__ARTICLE__
— START —

At the heart of this system is the Wyze Cam V2 and Wyze Sense kit, a combo that turns an already feature-packed camera into a smart home hub. Indoor cameras with motion tracking and person detection generally cost upwards of $100, but add in sensors and a hub to make it all work together and the cost rockets.

Budget rivals: Blink Mini review / TP-Link Kasa Spot KC105 review

With Wyze you get all this for under $50. So where’s the catch? We put the Wyze Cam and Wyze Sense to the test to find out if there is one. Read on for our full review.

Wyze Cam and Wyze Sense Review

Wyze Cam & Wyze Sense: Design and installation

The Wyze Cam and Wyze Sense kit are like a tiny white puzzle, well-designed to fit perfectly with each other. The camera is compact and flexible, and while its plastic parts and utilitarian square shape aren’t doing to win any design awards, it gets the job done, discreetly.

The sensors are the smallest we’ve ever tested; when we opened the box that contained the sensors and bridge it was hard to believe we had everything we needed, so tiny were all the pieces.

— END —

__TASK LIST__
1 - Could you write out the Wyze Cam review from "With Wyze you" to "all the pieces.", word for word?
2 - Can you pick up the Wyze Cam review after its last sentence and carry it further?

__INFORMATION GIVEN__
— START —

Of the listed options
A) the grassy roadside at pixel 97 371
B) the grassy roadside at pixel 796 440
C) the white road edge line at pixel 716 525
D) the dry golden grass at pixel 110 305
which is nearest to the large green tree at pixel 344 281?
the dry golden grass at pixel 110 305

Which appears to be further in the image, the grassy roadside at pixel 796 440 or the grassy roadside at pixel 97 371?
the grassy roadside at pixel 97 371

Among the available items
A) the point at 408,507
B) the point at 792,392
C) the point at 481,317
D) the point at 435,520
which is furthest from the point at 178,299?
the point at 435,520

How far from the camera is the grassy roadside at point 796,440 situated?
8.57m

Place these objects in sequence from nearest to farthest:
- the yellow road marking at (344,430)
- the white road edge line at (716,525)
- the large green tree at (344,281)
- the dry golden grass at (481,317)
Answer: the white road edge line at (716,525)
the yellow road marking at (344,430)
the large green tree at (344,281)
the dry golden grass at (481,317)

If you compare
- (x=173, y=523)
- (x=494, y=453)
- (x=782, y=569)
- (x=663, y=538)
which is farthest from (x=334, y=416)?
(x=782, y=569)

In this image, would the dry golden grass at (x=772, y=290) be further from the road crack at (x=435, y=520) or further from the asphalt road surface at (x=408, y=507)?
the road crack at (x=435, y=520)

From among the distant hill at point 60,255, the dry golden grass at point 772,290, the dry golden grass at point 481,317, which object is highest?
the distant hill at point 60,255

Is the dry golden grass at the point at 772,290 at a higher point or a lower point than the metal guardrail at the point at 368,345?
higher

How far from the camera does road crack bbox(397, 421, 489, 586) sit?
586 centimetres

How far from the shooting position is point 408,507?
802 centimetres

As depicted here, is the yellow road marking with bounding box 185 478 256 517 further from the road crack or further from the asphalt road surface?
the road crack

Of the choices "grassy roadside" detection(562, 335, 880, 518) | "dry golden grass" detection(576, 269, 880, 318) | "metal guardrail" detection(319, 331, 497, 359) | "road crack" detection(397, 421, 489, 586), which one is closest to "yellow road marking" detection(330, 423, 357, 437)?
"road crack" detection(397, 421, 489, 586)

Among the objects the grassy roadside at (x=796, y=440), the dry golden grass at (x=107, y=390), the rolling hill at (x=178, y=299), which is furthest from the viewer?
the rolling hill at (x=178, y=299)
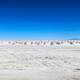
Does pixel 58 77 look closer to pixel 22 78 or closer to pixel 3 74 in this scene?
pixel 22 78

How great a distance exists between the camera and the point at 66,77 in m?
10.7

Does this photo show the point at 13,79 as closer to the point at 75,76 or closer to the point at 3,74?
the point at 3,74

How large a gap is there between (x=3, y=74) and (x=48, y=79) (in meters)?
3.02

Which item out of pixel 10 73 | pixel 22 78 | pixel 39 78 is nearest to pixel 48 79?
pixel 39 78

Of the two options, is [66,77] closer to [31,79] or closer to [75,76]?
[75,76]

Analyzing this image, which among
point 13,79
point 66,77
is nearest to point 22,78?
point 13,79

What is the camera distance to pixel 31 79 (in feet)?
34.1

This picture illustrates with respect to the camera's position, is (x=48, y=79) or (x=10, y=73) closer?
(x=48, y=79)

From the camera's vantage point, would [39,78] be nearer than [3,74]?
Yes

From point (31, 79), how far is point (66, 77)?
2096mm

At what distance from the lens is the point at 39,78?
1059 cm

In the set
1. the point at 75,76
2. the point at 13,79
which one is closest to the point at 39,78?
the point at 13,79

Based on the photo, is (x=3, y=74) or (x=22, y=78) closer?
(x=22, y=78)

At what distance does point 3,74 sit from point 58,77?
351cm
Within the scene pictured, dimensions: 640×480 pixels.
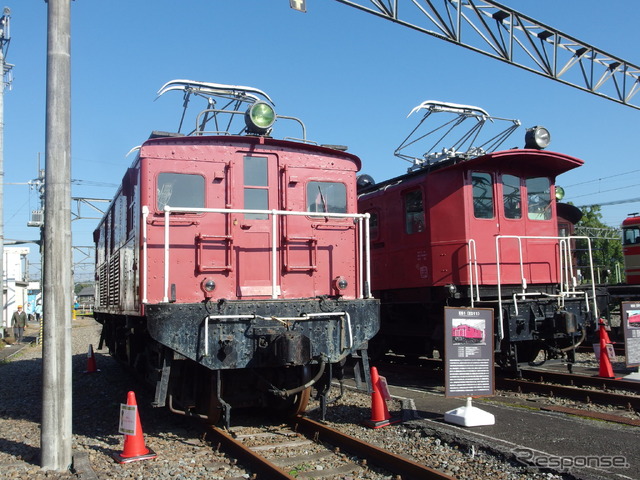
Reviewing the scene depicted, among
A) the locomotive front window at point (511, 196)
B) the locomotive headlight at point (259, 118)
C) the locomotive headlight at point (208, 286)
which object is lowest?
the locomotive headlight at point (208, 286)

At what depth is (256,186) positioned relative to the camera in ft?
23.8

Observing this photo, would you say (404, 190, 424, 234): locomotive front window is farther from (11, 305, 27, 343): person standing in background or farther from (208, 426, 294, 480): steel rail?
(11, 305, 27, 343): person standing in background

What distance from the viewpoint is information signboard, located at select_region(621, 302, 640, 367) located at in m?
9.36

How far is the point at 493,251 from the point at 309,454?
223 inches

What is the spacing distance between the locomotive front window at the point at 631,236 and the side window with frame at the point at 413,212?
11.8m

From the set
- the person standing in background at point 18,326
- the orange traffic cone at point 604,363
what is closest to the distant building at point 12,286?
the person standing in background at point 18,326

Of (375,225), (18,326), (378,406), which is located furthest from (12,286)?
(378,406)

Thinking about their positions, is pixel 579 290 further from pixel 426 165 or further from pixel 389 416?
pixel 389 416

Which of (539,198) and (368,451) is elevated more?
(539,198)

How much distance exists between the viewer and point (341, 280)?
726 centimetres

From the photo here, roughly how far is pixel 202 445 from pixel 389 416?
228 cm
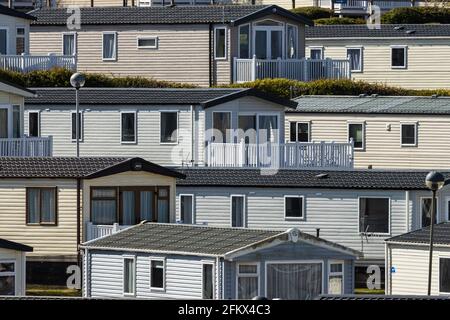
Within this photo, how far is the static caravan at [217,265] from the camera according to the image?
2725 cm

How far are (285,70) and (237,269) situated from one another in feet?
114

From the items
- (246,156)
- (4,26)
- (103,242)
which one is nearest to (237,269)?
(103,242)

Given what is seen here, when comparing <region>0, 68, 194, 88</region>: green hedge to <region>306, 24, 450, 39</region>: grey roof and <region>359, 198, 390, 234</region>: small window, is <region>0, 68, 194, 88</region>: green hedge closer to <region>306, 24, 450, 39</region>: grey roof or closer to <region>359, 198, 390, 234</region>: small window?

— END —

__RESPONSE LIST__
1 -
With Wyze you get all this for under $50. So where’s the catch? We put the Wyze Cam and Wyze Sense to the test to find out if there is one. Read on for our full review.

Wyze Cam and Wyze Sense Review

Wyze Cam & Wyze Sense: Design and installation

The Wyze Cam and Wyze Sense kit are like a tiny white puzzle, well-designed to fit perfectly with each other. The camera is compact and flexible, and while its plastic parts and utilitarian square shape aren’t doing to win any design awards, it gets the job done, discreetly.

The sensors are the smallest we’ve ever tested; when we opened the box that contained the sensors and bridge it was hard to believe we had everything we needed, so tiny were all the pieces.

2 -
But everything was there, including two contact sensors, a motion sensor, and a bridge – each measuring just one square inch in total. See? Tiny. Inside each mini devices is a CR16332 battery that Wyze says will last up to a year and is replaceable.

Read this: Smart home sensors: A guide to everything you need to know

To use the sensors you need to set up the camera first. Installation is straightforward: plug it into power using the included micro USB cable and power brick (or directly into a USB charger, which is a nice change from the bulky plugs of most of its competitors), download the Wyze app and press and hold the setup button located underneath the device. Follow the steps in the app to connect to Wi-Fi (2.4GHz only) and your camera is ready to go .

To connect the sensors plug the small white bridge into the back of the camera, then use the app to connect each one to the bridge by pressing the tiny rest button (using a very helpfully included pin resetter). You can connect up to 100 sensors to each camera/bridge, and the bridge only works with the Wyze Cam V2.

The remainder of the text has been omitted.